*** Data to process Section Begins ***

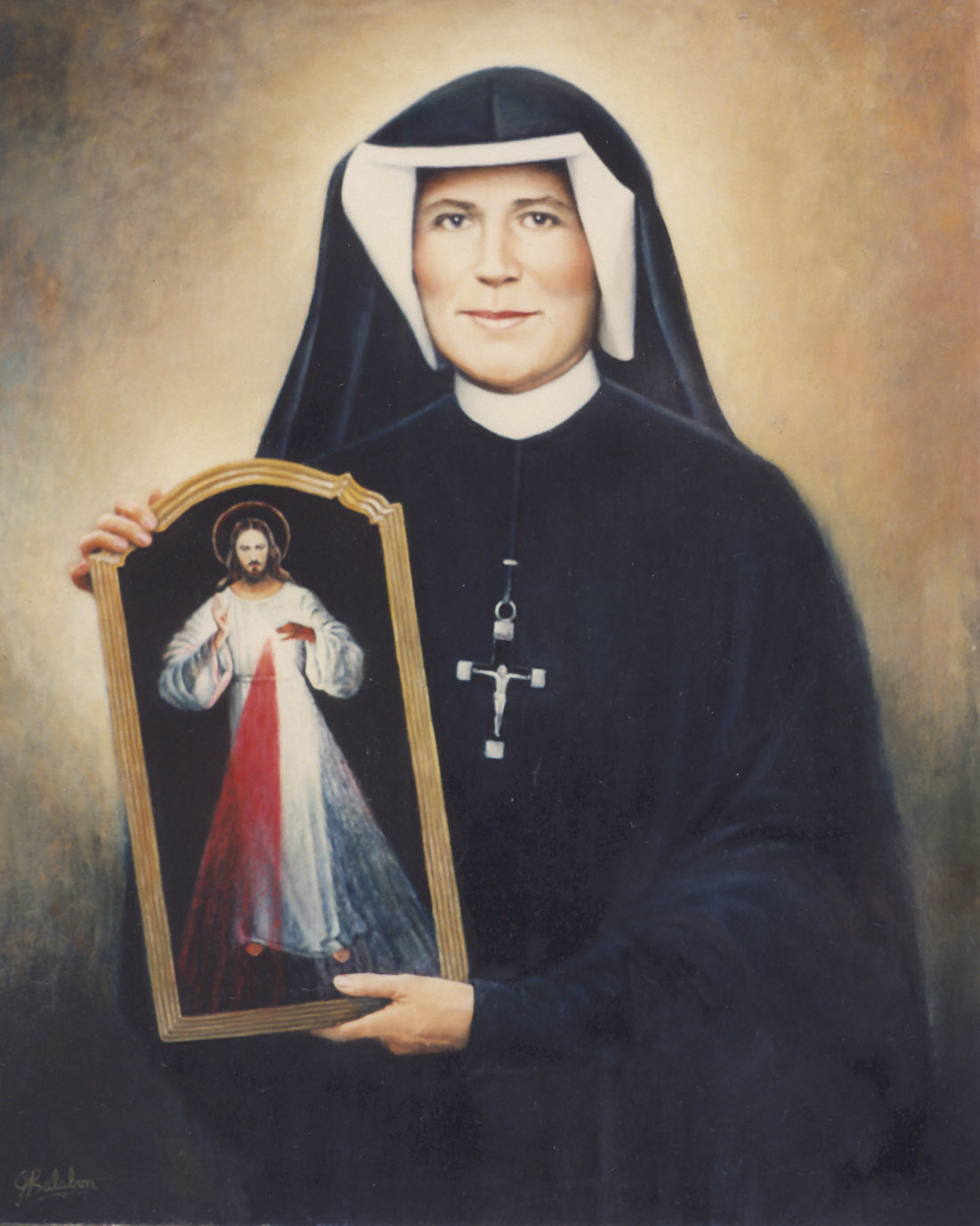 photo St. Faustina.jpg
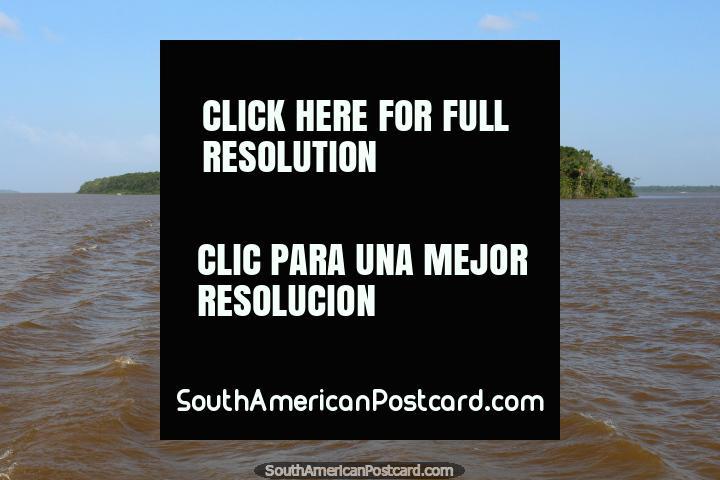 Un par de islas bollo de hamburguesa en el medio del río en el Amazonas, al oeste de Belem. (720x480px). Brasil, Sudamerica.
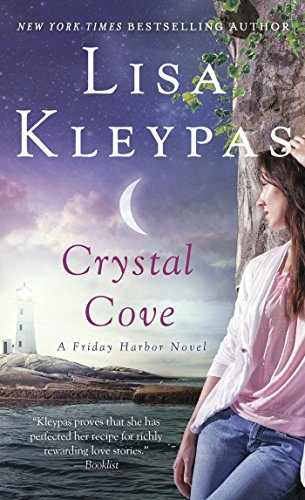 Lisa Kleypas - Crystal Cove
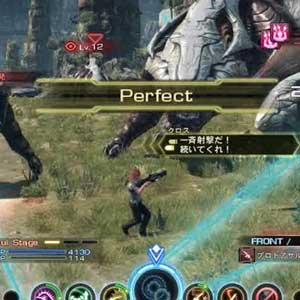 Xenoblade Chronicles 3D Nintendo 3DS Gameplay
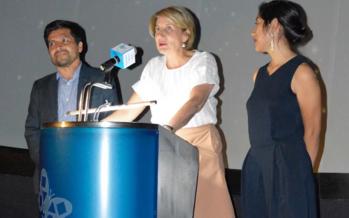 """""""Arqueoastronomía Mexica"""" se estrena a partir de hoy en el Domodigital de Papalote Museo del Niño"""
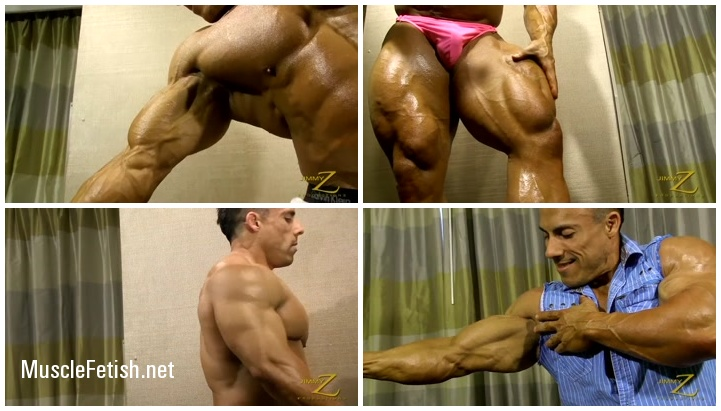 Sexy bodybuilder is posing in his panties and revealing big muscles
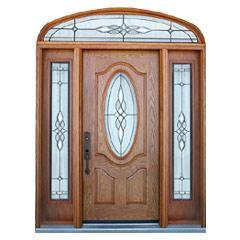 Iron Series FM 200I-Single Door with 2 Side Lite-Dark Walnut pictures & photos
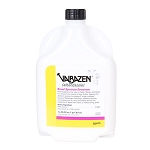 Valbazen Oral Suspension, 1 Liter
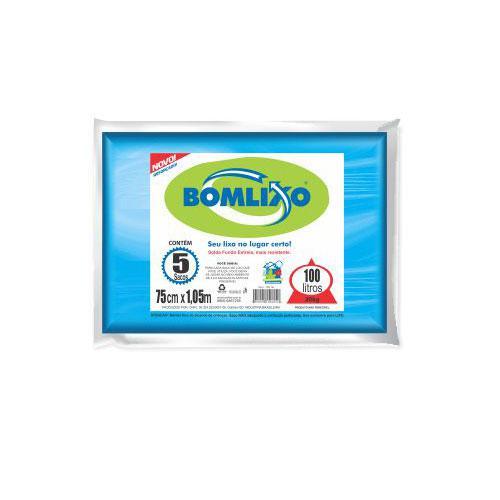 Saco para Lixo BOMLIXO Azul 100L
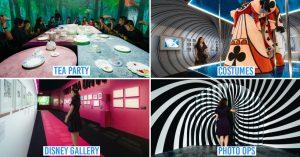 Wonderland at ArtScience Museum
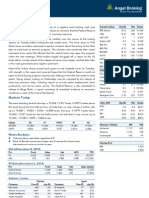 Market Outlook, 05-06-2013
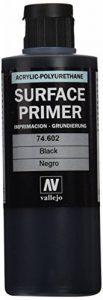 Vallejo - Apprêt pour maquette - 200ml - Polyuréthane - Coloré Noir de la marque Vallejo image 0 produit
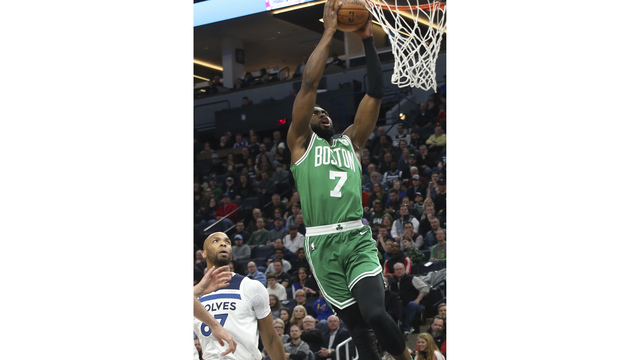 Celtics forward Jaylen Brown leaves game after hard landing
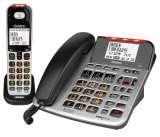 Uniden SSE47+1 Phone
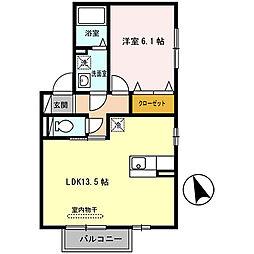 兵庫県姫路市亀山2丁目の賃貸アパートの間取り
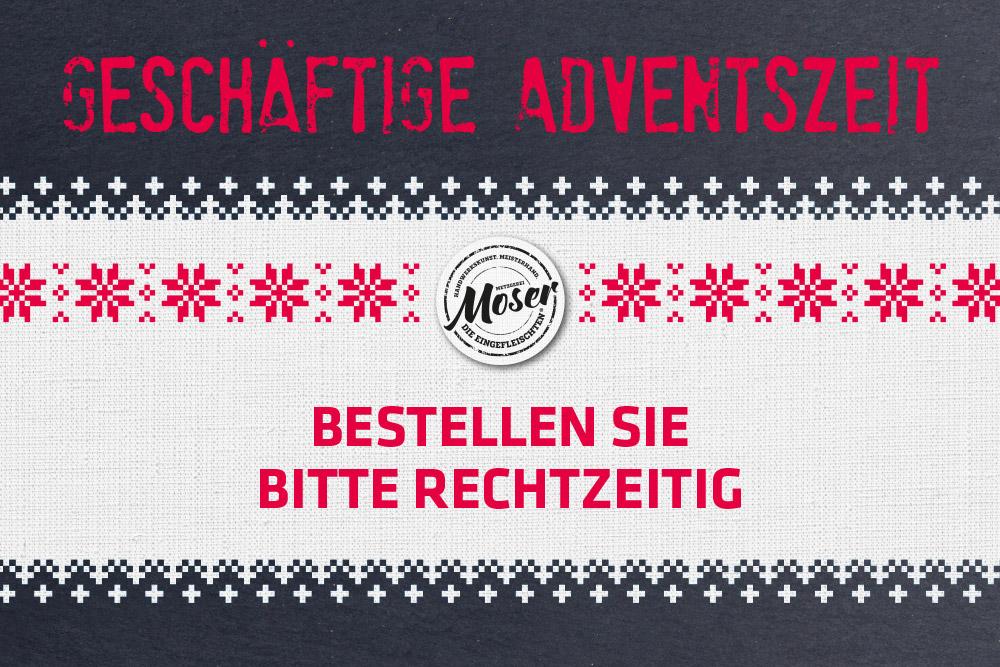 Wichtige Information: Ihre Weihnachtsbestellung!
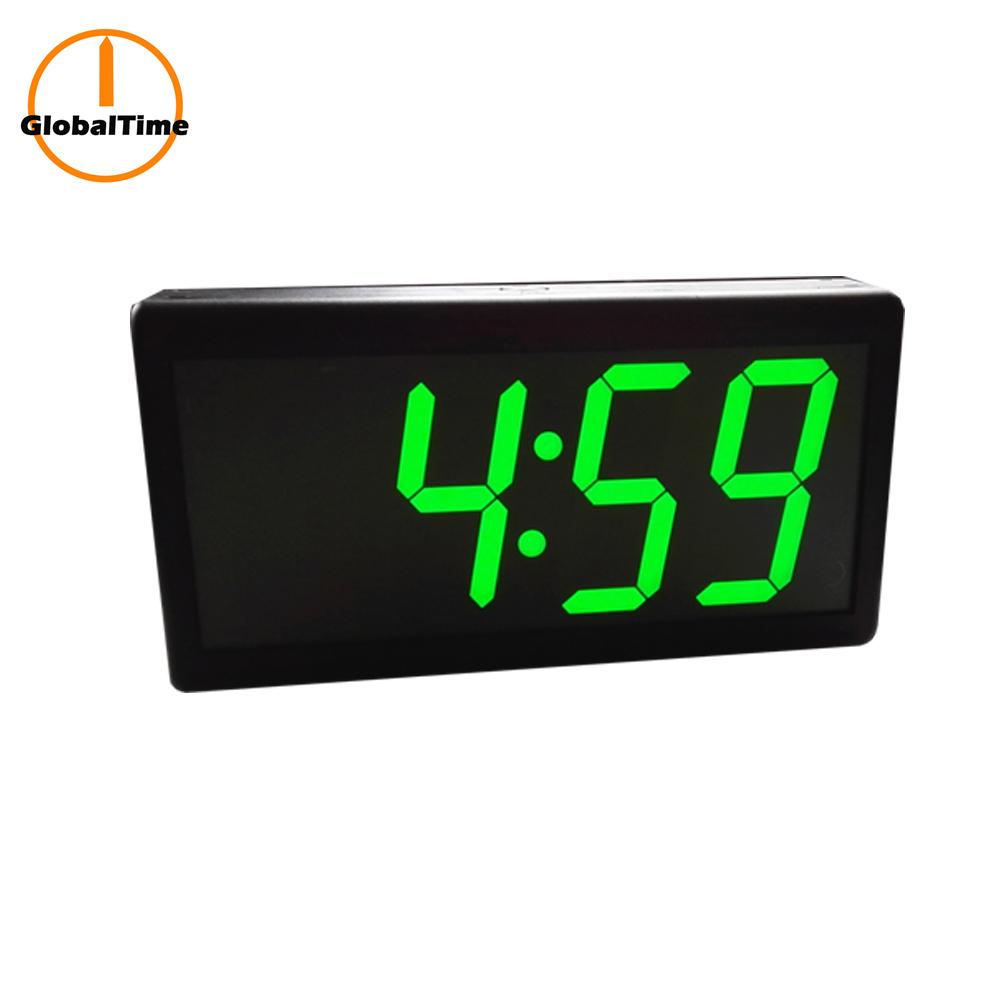 Digital led clock poe ntp digital led clock poe ntp suppliers and digital led clock poe ntp digital led clock poe ntp suppliers and manufacturers at alibaba amipublicfo Choice Image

*** Data to process Section Ends ***

Pictures aside, repeat each entry in full and without change.

 photo St. Faustina.jpg
 Un par de islas bollo de hamburguesa en el medio del río en el Amazonas, al oeste de Belem. (720x480px). Brasil, Sudamerica.
 Lisa Kleypas - Crystal Cove
 Xenoblade Chronicles 3D Nintendo 3DS Gameplay
 """""""Arqueoastronomía Mexica"""" se estrena a partir de hoy en el Domodigital de Papalote Museo del Niño"""
 Sexy bodybuilder is posing in his panties and revealing big muscles
 Iron Series FM 200I-Single Door with 2 Side Lite-Dark Walnut pictures & photos
 Valbazen Oral Suspension, 1 Liter
 Saco para Lixo BOMLIXO Azul 100L
 Wonderland at ArtScience Museum
 Market Outlook, 05-06-2013
 Vallejo - Apprêt pour maquette - 200ml - Polyuréthane - Coloré Noir de la marque Vallejo image 0 produit
 Celtics forward Jaylen Brown leaves game after hard landing
 Uniden SSE47+1 Phone
 兵庫県姫路市亀山2丁目の賃貸アパートの間取り
 Wichtige Information: Ihre Weihnachtsbestellung!
 Digital led clock poe ntp digital led clock poe ntp suppliers and digital led clock poe ntp digital led clock poe ntp suppliers and manufacturers at alibaba amipublicfo Choice Image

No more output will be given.